**PASSAGE FOR REVIEW:**
>>

CPJ calls on Tajik leader to reject amendments on ‘fake’ news
12 months ago Web Desk 0
President Emomali Rahmon should not ratify proposed legal amendments that would threaten free expression in the country, the Committee to Protect Journalists (CPJ) said on June 30.
“The proposed amendments to Tajikistan’s administrative code are a clear license for authorities to expand censorship efforts in the name of fighting the COVID-19 pandemic,” said CPJ Europe and Central Asia Program Coordinator Gulnoza Said. “President Emomali Rahmon should not approve the proposed legislative amendments and should stop this crackdown on the press and social media.”
Nouriddin Qarshiboyev, the head of the National Association of the Independent Mass Media of Tajikistan (Nansmit), told CPJ over the phone that the amendments were “a repressive step that will limit freedom of receiving and spreading information” and said the vague phrasing could empower authorities to crack down on the press in the run-up to the country’s presidential elections later this year.
CPJ emailed the parliamentary and presidential press offices for comment, but did not receive any responses.
Recall, members of Tajikistan’s upper chamber (Majlisi Milli) of parliament on June 26 seconded the amendments made by the government to the country’s administrative code.
The amendments were previously approved in the legislature’s lower house, Majlisi Namoyandagon, on June 10. Deputies in the Majlisi Namoyandagon voted in favor of making it an administrative offense to spread deliberately false information about the pandemic through media or the internet. Individuals found to be in breach will face fines of up to 580 somoni, while legal entities, ostensibly meaning media outlets, may have to pay 11,600 somoni.

<<

**EXTRACTED INFORMATION:**
>>

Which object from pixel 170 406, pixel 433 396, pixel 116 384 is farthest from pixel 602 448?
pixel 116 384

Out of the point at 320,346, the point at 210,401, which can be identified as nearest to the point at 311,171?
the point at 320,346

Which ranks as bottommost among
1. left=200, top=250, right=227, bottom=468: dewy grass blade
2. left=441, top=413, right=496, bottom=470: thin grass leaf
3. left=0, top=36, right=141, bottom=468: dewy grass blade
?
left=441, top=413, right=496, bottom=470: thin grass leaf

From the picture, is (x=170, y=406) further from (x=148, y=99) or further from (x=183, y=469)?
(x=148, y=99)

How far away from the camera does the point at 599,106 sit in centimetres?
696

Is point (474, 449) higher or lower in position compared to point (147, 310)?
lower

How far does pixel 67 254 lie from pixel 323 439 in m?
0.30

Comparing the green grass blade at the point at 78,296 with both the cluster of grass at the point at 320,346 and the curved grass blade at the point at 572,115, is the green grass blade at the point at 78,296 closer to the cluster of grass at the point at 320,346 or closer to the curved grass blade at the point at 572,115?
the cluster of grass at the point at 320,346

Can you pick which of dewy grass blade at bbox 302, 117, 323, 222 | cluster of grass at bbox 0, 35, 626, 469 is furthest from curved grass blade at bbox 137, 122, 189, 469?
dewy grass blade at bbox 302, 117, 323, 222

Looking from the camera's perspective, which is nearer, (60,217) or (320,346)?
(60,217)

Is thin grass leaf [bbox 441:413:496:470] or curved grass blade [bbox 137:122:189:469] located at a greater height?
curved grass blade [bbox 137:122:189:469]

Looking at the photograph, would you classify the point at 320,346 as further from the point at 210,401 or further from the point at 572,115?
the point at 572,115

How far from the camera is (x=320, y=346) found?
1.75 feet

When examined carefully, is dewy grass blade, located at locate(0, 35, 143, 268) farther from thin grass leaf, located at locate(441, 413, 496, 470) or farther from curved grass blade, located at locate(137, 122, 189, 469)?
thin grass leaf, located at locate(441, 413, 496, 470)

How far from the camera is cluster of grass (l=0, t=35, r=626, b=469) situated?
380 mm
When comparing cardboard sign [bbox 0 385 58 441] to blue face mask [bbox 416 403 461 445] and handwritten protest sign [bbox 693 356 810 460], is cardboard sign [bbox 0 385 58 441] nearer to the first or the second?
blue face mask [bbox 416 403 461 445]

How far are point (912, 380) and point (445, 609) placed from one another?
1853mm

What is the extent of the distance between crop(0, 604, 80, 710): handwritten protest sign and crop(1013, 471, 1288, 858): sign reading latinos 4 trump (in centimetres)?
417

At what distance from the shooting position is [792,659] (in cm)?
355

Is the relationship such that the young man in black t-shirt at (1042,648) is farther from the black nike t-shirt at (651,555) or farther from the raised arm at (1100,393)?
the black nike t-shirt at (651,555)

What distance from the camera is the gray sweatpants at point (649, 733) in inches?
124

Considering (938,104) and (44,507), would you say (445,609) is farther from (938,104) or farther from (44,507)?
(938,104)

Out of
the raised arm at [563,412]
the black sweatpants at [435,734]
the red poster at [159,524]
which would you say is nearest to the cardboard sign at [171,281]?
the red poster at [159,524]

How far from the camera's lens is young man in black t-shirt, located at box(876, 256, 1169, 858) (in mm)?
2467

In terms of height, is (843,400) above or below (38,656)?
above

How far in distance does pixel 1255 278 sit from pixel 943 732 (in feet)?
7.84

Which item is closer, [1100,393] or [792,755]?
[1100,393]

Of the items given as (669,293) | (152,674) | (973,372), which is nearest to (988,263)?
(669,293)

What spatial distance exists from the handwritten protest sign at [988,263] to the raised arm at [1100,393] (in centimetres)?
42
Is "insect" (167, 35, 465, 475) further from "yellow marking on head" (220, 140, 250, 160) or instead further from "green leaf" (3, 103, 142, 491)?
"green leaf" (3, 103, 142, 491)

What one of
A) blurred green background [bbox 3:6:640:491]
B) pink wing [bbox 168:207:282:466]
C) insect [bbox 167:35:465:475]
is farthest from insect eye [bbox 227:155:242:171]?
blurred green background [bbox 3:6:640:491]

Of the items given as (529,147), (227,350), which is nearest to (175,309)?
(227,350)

<<

**DESCRIPTION OF THE TASK:**
Continue the news article about Tajikistan's amendments on false pandemic information, starting after its last sentence.

**WRITTEN ANSWER:**
The amendments also provide for a fine from 116 to 290 somoni for anyone not wearing a mask in public or failing to practice physical distancing of two meters.
The Paris-based media watchdog Reporters Without Borders (RSF) has called for the withdrawal of newly approved legislative amendments in Tajikistan under which false or inaccurate COVID-19 coverage would be subject to heavy fines. RSF warned that the amendments could lead to censorship and other violations of press freedom.
“This new, vaguely defined legislation could be exploited to violate the right to information,” Jeanne Cavelier, the head of RSF’s Eastern Europe and Central Asia desk, said in a statement published on June 12.
RSF recommends that the Tajik authorities should combat disinformation by means of self-regulatory mechanisms that promote the best journalists standards and ethics, such as the Journalism Trust Initiative.
In its most recent World Press Freedom Index, RSF ranked Tajikistan 161st out of 180 listed countries and territories.